Friday 4 January 2013

In Endless Search of Prayer Beads

I have loved prayer beads for years. I love their beauty, the feel of them beneath my fingers, the comfort and power they accumulate through repeated use. Despite this, I have yet to create a set that has 'stuck'.

It's no secret that my practice has been in flux for some time. For years I struggled to find a balance in my solitary practice between diving into my tradition's pathworking and what my practice had been before.

It was my teacher who first introduced me to prayer beads. I created a lovely set as one of my first tasks as a dedicant. To this day they sit in the right pocket of my winter coat and I rub my thumb over them as I wait for the bus in the cold. But the gods they are dedicated to are not gods I work with any longer (or ever really did in my solitary work).

I've experimented a few different times since then. I made a set dedicated to Brighid for an e-course I was doing that had different beads for Her flame, Her well, Her forge, and a single large one for Her mantle. But while I have great affection for Brighid, she does not have a consistent place in my practice and attempting to add the prayer beads actually served to disrupt the flow of the devotions I was already performing for her.

I was also inspired by someone somewhere in the depths of the internet to create a set with one bead to each deity that I honour in my path. I eagerly started to collect them. Black for Hekate, wood for Demeter, blue glass for Poseidon, a key for Persephone, a shell for Aphrodite, a bear for my power animal, a quartz for the sibyls, bone for the ancestors, etc. But I realized before I even finished the set (let alone strung them) that it didn't feel like me.

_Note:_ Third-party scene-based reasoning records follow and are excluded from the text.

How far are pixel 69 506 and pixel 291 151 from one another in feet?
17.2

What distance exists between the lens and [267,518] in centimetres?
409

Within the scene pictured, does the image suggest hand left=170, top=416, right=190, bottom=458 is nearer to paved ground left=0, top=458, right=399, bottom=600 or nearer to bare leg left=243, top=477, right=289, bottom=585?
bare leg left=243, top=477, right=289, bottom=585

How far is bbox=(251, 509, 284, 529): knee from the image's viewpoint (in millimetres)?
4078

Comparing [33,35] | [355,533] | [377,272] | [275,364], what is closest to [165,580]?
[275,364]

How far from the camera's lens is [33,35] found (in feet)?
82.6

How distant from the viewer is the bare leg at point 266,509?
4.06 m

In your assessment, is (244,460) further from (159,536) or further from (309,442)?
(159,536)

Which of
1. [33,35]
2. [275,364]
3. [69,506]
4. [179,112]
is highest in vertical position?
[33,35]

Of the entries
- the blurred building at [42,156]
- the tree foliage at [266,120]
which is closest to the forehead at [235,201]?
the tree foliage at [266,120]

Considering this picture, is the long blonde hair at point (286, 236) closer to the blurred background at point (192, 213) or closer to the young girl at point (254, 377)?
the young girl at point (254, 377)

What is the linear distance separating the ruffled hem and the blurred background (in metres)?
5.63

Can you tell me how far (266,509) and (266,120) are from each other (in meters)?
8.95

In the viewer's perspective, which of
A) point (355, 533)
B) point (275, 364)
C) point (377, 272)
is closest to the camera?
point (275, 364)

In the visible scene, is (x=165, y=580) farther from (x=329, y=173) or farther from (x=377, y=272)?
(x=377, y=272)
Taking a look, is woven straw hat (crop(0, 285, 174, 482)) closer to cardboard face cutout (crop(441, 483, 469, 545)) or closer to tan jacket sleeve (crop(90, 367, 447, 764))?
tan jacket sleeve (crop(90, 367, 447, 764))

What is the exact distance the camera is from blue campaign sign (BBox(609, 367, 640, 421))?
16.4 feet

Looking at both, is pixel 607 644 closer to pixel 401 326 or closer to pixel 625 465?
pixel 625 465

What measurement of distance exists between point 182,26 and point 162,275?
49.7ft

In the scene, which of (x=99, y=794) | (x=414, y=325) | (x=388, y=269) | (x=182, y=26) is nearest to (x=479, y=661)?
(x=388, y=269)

And now I am in search again. An article on Witches' Voice turned me on to the idea of prayer beads as a reflection of ritual. A bead for purifying and grounding, one for each element, one for the God, one for the Goddess, etc. Through all my searching for a consistent spiritual home practice, my love of ritual has always held true. So today I think I will pull out my unfinished collection, see what beads can be repurposed for this new idea, and make a list of what I'm missing.

We'll see how it goes!

(The article that inspired this new attempt, by the way, can be found here. I'm not big on the whole ritual 'cheat sheet' thing, but the idea of prayer bead devotions as a microcosm of ritual is something I can get on board with.)